I noticed that the word seemed to belong to a larger family. Authorship. Authenticity. Authorization. The resemblance felt too close to ignore.
An author originates something. An authentic thing comes from its true source. To authorize is to grant permission.
I looked up the origin and found the Latin auctor,, meaning master, leader, or author.
Authority, suddenly, began to feel less like power and more like a question.
What gives a person permission to trust their own experience?
I don’t mean confidence. Confidence seems to get all the attention, but I have met plenty of confident people who are not especially interested in listening to themselves. What I am describing feels different.
For a long time, I thought the work was understanding.

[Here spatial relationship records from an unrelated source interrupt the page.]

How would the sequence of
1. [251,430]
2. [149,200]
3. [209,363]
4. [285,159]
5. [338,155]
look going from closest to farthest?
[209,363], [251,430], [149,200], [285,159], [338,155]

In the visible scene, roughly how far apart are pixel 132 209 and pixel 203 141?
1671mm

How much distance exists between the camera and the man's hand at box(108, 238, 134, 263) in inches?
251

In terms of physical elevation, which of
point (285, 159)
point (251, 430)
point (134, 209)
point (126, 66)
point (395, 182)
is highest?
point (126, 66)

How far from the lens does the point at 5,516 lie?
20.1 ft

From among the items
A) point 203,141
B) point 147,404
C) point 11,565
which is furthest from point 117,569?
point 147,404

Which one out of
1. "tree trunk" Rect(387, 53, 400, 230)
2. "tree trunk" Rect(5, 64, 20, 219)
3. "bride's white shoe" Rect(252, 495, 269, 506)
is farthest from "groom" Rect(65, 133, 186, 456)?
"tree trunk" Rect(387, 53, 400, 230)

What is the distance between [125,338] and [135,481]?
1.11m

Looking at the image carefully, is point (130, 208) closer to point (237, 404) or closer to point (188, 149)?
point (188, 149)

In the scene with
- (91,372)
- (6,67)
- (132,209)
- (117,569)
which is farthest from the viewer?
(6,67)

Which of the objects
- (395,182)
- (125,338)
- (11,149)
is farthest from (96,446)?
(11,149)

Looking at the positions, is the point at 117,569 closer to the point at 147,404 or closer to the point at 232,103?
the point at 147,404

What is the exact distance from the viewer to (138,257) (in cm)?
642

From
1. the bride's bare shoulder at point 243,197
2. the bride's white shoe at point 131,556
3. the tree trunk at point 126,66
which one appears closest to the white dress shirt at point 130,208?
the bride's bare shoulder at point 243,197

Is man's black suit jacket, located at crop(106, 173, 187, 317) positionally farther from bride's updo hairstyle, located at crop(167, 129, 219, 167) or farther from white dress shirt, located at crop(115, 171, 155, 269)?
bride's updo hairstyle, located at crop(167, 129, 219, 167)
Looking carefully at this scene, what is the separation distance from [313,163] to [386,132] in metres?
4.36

Not only understanding myself. Understanding was the whole instrument. It was what I did for a living and what I was good at: analyzing, explaining, interpreting, tracking, revising. I was very interested in why I felt what I felt and where it came from and what it meant. I was at least as interested in the same questions about everyone else.
Understanding was my competence.
Which is part of why what shifted felt so disorienting.
I became interested in listening.
The distinction sounds small. It did not feel small. Understanding is often an activity performed upon experience. Listening is a relationship with it. One is trying to reach a conclusion. The other is trying to make contact.
Around that time, I began practicing Focusing, a method built around paying attention to something felt but not yet fully known. I was struck by the discipline of staying close to a person’s description long enough for it to become more accurate.
This was surprisingly difficult for me.
I had spent much of my life around interpretations. Helpful ones. Loving ones. Intelligent ones. I had also been raised around a very top-down kind of psychiatric intelligence. The world I knew was very good at meeting experience with knowledge: identifying it, classifying it, explaining it by what was already understood.
So I was allergic, at first, to the language of the body:
Where do you feel that?
What happens if you stay with it?
What does it want you to know?
These questions provoked in me something like a reflexive repulsion. They seemed to ask for something impossible and something embarrassing at the same time. I had trusted language, analysis, pattern recognition, explanation. Now I was being asked to listen from somewhere else.
What was unfamiliar was not the idea that the body had feelings. What was unfamiliar was the possibility that my experience contained information before anyone explained it.
That sounds obvious now.
It did not feel obvious then.
I wondered what has to happen for someone to feel ease in claiming such a thing. I thought about how authority may be less a trait than a history: a history of taking your own experience seriously enough to discover that it contains information.
Some histories teach this early. A child says this is what I see, this is what I want, this is what happened to me, and is met, believed, or at least taken seriously. Over time, the child learns that originating is safe.
Other histories teach the opposite. That to originate is to overstep. That the authority was always going to be someone else’s. That the safest thing was to become an accurate instrument for reading what other people needed.
You can spend a long time being very good at that before it occurs to you that your own experience was a source the whole time.